* [Input records]:
>>>>>
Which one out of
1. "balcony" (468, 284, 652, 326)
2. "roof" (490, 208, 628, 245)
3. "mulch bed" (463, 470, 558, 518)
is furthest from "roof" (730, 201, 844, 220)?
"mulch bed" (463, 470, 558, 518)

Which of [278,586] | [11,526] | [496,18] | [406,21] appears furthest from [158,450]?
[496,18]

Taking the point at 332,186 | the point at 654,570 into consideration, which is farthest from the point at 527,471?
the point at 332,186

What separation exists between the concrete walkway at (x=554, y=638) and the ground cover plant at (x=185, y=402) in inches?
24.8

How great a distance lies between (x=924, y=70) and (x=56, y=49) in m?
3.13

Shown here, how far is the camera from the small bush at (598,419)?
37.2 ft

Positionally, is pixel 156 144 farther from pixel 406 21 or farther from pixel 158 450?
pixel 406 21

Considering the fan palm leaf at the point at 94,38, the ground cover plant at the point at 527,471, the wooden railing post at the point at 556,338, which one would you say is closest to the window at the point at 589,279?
<<<<<
* [Aim]: Starting at the line that contains "Shown here, how" and continuing through the last line of the listing, output those lines as a Markdown table with columns No. and Line. Number each row and leave out blank lines.

* [Answer for the task]:
| No. | Line |
|---|---|
| 1 | Shown here, how far is the camera from the small bush at (598,419)? |
| 2 | 37.2 ft |
| 3 | Positionally, is pixel 156 144 farther from pixel 406 21 or farther from pixel 158 450? |
| 4 | pixel 406 21 |
| 5 | Considering the fan palm leaf at the point at 94,38, the ground cover plant at the point at 527,471, the wooden railing post at the point at 556,338, which one would you say is closest to the window at the point at 589,279? |